(Provided text begins)
The California Board of Naturopathic Medicine voted unanimously to adopt staff responses to adverse public comments and to finalize rulemaking that raises several licensing fees, following staff explanations that fee increases are needed to prevent insolvency.

The California Board of Naturopathic Medicine voted 5-0 on Oct. 4 to adopt staff responses to adverse public comments and to file a final rulemaking package that raises several licensing fees.

Board members said the increases are meant to shore up the board’s fund and avert a projected shortfall. The board’s regulations counsel and budget staff told members that the board’s small licensee population means per-license costs are higher and that the proposed changes — including a $200 increase to the biannual renewal fee from the current $1,000 — are needed to preserve operations.
(Provided text ends)
(Given information begins)
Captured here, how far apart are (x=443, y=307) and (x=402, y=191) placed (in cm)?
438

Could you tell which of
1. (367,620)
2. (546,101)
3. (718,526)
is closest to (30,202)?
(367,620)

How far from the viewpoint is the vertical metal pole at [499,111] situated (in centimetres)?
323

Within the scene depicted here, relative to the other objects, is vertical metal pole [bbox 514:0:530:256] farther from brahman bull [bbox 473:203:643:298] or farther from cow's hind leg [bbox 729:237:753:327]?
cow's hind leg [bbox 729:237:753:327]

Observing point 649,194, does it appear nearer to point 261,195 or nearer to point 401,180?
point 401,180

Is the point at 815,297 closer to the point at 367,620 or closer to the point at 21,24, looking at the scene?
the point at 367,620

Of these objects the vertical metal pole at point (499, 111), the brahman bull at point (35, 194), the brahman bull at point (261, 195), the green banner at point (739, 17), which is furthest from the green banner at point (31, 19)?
(Given information ends)
*What to work on*. From the text on the naturopathic board's fee increases, reproduce word for word the passage running from "Board members said" up to and including "to preserve operations.".

*Result for this exercise*.
Board members said the increases are meant to shore up the board’s fund and avert a projected shortfall. The board’s regulations counsel and budget staff told members that the board’s small licensee population means per-license costs are higher and that the proposed changes — including a $200 increase to the biannual renewal fee from the current $1,000 — are needed to preserve operations.